Dans le cadre de la détermination du bénéfice à capitaliser d’une SCI, il convient d’exclure l’ensemble des charges considérées comme exceptionnelles au sens comptable. Il en est ainsi, notamment :

Des amendes ;

  • Des créances devenues irrécouvrables ;

  • Des cessions d’immobilisation ;

  • Les remplacements de composants ;

  • Ou encore certains travaux de particulière envergure.

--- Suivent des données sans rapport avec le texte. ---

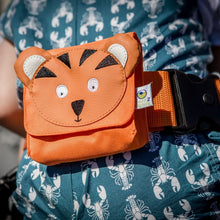 Load image into Gallery viewer, Children's Reins by Adventure Belt - Tiger - JOIZI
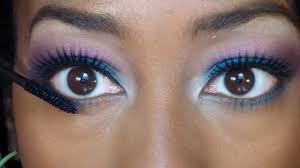 totally 80 s makeup tutorial you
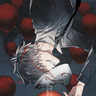 Ren Yukine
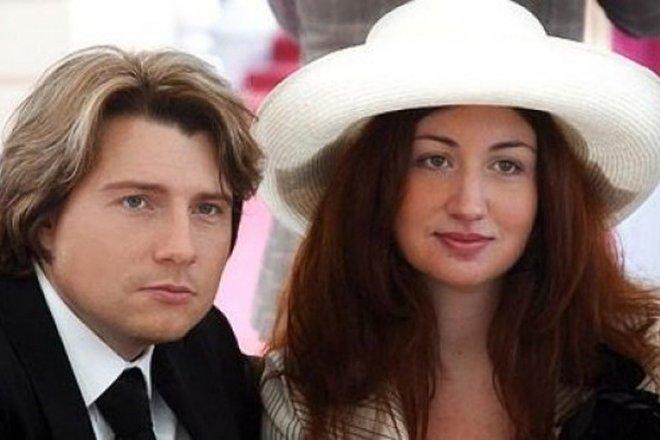 Светлана Шпигель и Николай Басков
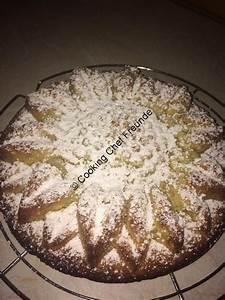 Französischer Apfelkuchen Backen : franz sischer apfelkuchen cooking chef freunde ~ Lizthompson.info Haus und Dekorationen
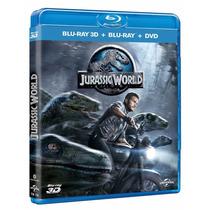 Jurassic World Mundo Jurasico Blu-ray 3d + Blu-ray + Dvd Msi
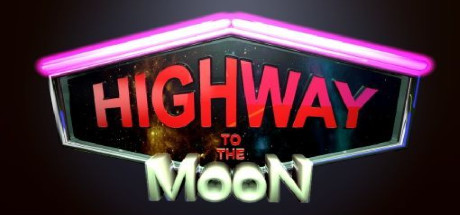 Highway to the Moon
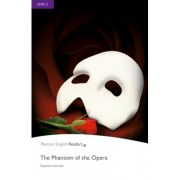 Level 5. The Phantom of the Opera Book and MP3 Pack - Gaston Leroux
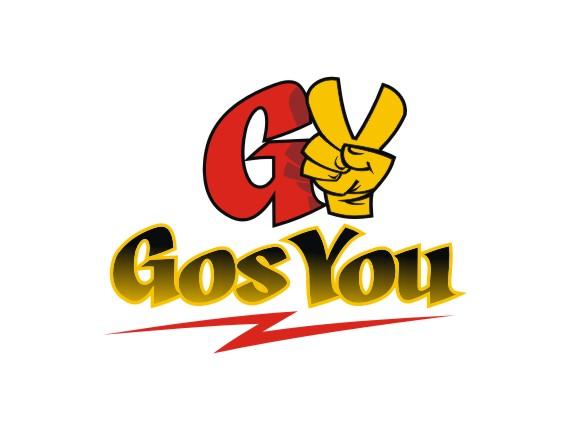 Логотип, фир. стиль и иконку для социальной сети GosYou фото f_5079622e78f3a.jpg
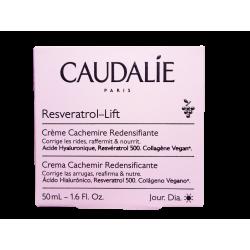 CAUDALIE - Resveratrol-lift - Crème cachemire redensifiante - 50ml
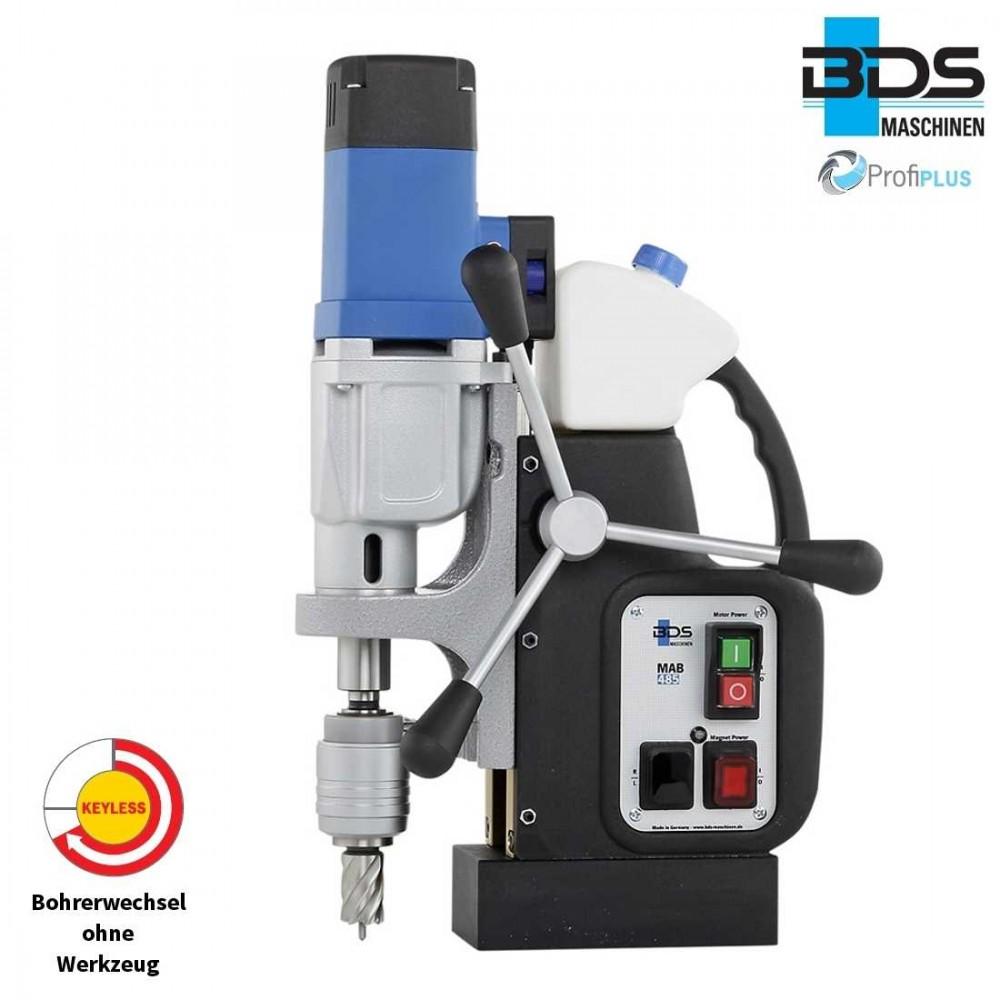 Magnetna bušilica BDS MAB 485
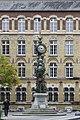 Amiens France Horloge-Dewailly-d-Amiens-01.jpg
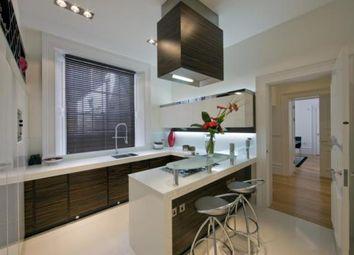 Thumbnail 4 bedroom flat to rent in Eccleston Square, Pimlico, London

Ce qui inclut les amortissements

 

Le résultat d’exploitation correspond à la différence entre les produits d’exploitation et les charges d’exploitation.

 

Conformément aux dispositions de l’article 821-4 du Plan comptable général, ces charges comprennent notamment les dotations aux amortissements.

 

Dès lors, le numérateur au sein du rapport qui permet de déterminer la valeur de productivité prend en compte les dotations aux amortissements.

 

Cette interprétation est approuvée par la Cour de cassation dans le cadre de l’évaluation d’une société civile immobilière par la valeur de productivité (Cass. com. 24-10-2018 no 17-17.597 F-D).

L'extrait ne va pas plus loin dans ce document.